[Text for analysis]
*** Block opens ***
Breaking Free from Fear: Discovering the Power of Peace
For years, I thought my anxiety was a permanent part of me. It wasn’t a question of if I’d feel anxious; it was just a matter of how much. But one day, something strange happened—I woke up, and the feeling was gone. At first, I thought I was broken. How could I not feel anything? The absence of anxiety felt like a void, and oddly enough, that void made me panic.
I rushed to my therapist, Joel, looking for answers. He listened carefully and then smiled—a calm, knowing smile that I didn’t understand. “What you’re feeling,” he said, “is peace. You’ve never experienced it before.”
Peace. The word hit me like a lightning bolt. It was so foreign that I didn’t trust it. I had spent my whole life normalizing chaos—childhood trauma, the need to please others, the relentless hustle of entrepreneurship. Fear had been my fuel, and people-pleasing was my compass. I thought I was adding value to others, but I was just losing myself.
Joel didn’t just give me peace; he gave me a lens to view the world differently. He explained how my brain had been stuck in survival mode, reacting from emotion and fear, driven by my amygdala. I hadn’t been using my logical brain—the prefrontal cortex—and it showed in my life and business. He challenged me to become a scientist of my own thoughts, to observe my fears and emotions logically before acting on them. It was an invitation to step back, breathe, and see things clearly.
This shift didn’t happen overnight. It was a slow, deliberate process of discovery. I started assigning labels to the parts of my life and my business, asking: Does this bring me peace, or does it pull me further from it? I realized how much fear had seeped into the way I worked—into my marketing, my decisions, my relationships. And it wasn’t just me. Everywhere I looked in my industry, I saw the same fear-based tactics. Shiny object syndrome, imposter syndrome, endless promises from industry “gurus” designed to keep us anxious and dependent—it was all rooted in fear.
*** Block closes ***
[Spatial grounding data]
*** Block opens ***
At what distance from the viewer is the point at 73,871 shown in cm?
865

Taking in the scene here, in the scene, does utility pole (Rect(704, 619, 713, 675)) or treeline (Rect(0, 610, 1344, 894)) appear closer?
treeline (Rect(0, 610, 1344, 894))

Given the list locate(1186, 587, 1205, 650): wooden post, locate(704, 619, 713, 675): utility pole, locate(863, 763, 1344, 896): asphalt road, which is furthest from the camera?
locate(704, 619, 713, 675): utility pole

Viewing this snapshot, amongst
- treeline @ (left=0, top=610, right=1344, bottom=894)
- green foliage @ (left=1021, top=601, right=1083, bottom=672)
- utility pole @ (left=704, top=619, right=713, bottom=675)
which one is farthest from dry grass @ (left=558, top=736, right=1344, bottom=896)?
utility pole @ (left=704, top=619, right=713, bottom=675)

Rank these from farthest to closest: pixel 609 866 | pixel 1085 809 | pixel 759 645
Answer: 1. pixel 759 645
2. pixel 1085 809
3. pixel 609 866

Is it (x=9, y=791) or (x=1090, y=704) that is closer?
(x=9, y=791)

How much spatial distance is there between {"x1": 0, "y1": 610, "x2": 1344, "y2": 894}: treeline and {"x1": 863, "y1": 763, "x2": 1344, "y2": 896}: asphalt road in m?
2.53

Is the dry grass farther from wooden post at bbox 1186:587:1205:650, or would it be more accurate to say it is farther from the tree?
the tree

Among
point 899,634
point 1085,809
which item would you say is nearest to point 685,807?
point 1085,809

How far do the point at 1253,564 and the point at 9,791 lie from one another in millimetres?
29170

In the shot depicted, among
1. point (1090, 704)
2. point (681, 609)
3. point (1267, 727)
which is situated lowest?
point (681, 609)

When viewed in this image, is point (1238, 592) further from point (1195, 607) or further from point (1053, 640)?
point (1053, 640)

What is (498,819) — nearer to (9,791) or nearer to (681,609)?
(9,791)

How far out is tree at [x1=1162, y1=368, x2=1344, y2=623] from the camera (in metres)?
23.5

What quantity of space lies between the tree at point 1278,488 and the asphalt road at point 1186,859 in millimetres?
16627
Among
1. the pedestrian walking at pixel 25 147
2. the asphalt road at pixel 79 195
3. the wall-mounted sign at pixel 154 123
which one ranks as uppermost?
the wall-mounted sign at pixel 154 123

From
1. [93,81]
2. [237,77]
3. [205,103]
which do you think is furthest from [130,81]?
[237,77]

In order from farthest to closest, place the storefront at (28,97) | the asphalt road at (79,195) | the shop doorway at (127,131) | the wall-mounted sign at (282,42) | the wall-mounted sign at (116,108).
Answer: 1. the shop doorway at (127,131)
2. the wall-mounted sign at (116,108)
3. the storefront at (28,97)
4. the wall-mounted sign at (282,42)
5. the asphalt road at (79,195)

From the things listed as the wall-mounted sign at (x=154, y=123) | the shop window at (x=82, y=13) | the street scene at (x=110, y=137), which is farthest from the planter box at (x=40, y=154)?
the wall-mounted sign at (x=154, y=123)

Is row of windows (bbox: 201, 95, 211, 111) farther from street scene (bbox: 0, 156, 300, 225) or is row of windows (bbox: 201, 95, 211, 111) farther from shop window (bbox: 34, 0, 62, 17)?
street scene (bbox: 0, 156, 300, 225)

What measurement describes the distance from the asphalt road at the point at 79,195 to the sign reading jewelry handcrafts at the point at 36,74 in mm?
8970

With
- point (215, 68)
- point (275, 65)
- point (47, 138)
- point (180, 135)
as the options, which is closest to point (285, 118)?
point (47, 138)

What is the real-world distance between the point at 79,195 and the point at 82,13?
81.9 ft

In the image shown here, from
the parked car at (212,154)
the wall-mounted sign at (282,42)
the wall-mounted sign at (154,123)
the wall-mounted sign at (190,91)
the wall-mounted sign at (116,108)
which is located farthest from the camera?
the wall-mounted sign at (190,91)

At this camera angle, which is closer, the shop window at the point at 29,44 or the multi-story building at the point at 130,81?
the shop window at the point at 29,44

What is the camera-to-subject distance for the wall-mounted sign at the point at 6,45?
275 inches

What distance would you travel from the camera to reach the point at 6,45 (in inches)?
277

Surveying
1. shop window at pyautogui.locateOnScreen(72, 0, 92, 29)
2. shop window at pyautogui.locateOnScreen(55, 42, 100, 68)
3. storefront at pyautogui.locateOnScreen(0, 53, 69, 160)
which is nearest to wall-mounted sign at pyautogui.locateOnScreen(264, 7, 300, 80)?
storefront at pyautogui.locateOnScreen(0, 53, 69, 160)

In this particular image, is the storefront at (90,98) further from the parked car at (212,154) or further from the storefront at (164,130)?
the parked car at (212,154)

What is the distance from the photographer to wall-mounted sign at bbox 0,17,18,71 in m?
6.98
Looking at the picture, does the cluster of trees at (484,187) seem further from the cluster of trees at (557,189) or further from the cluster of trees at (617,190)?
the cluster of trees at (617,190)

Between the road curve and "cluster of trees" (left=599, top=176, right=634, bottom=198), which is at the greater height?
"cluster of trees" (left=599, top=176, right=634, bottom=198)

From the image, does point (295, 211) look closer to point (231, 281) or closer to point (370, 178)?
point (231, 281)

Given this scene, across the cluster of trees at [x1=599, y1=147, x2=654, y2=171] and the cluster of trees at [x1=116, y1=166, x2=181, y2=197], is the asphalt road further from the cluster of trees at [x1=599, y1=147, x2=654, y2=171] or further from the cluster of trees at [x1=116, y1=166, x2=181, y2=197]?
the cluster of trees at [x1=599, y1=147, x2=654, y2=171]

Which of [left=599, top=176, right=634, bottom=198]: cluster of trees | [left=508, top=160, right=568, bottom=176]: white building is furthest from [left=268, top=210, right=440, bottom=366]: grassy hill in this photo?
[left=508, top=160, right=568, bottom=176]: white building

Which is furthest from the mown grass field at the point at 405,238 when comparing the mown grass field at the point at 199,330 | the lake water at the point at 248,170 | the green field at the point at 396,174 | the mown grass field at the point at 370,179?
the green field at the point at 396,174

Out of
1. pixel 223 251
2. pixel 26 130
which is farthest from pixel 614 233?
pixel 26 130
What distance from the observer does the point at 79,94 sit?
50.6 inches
*** Block closes ***
[Required action] Carry on the personal essay about trading fear for peace, picking up right after its last sentence.

[Response area]
So, I started making changes. Instead of using fear to motivate clients, I began to focus on empowering them. I committed to empathy, to honesty, to helping people find their own strength rather than relying on mine. And as I shifted, something remarkable happened. I found flow. Ideas started to come more freely. Content practically wrote itself. For the first time, I was connecting with my audience in a way that felt real, aligned, and, most importantly, peaceful.
I’m still on this journey—I haven’t arrived, and I don’t have all the answers. But I’ve learned that peace isn’t something we find; it’s something we create by making space for it. And when we operate from peace, not fear, we open doors to a kind of effortless action—Wu-Wei—that transforms everything.
So, I invite you to consider this: Where has fear crept into your life or business? What would it look like to create space for peace instead? The journey isn’t easy, but I can promise you—it’s worth it.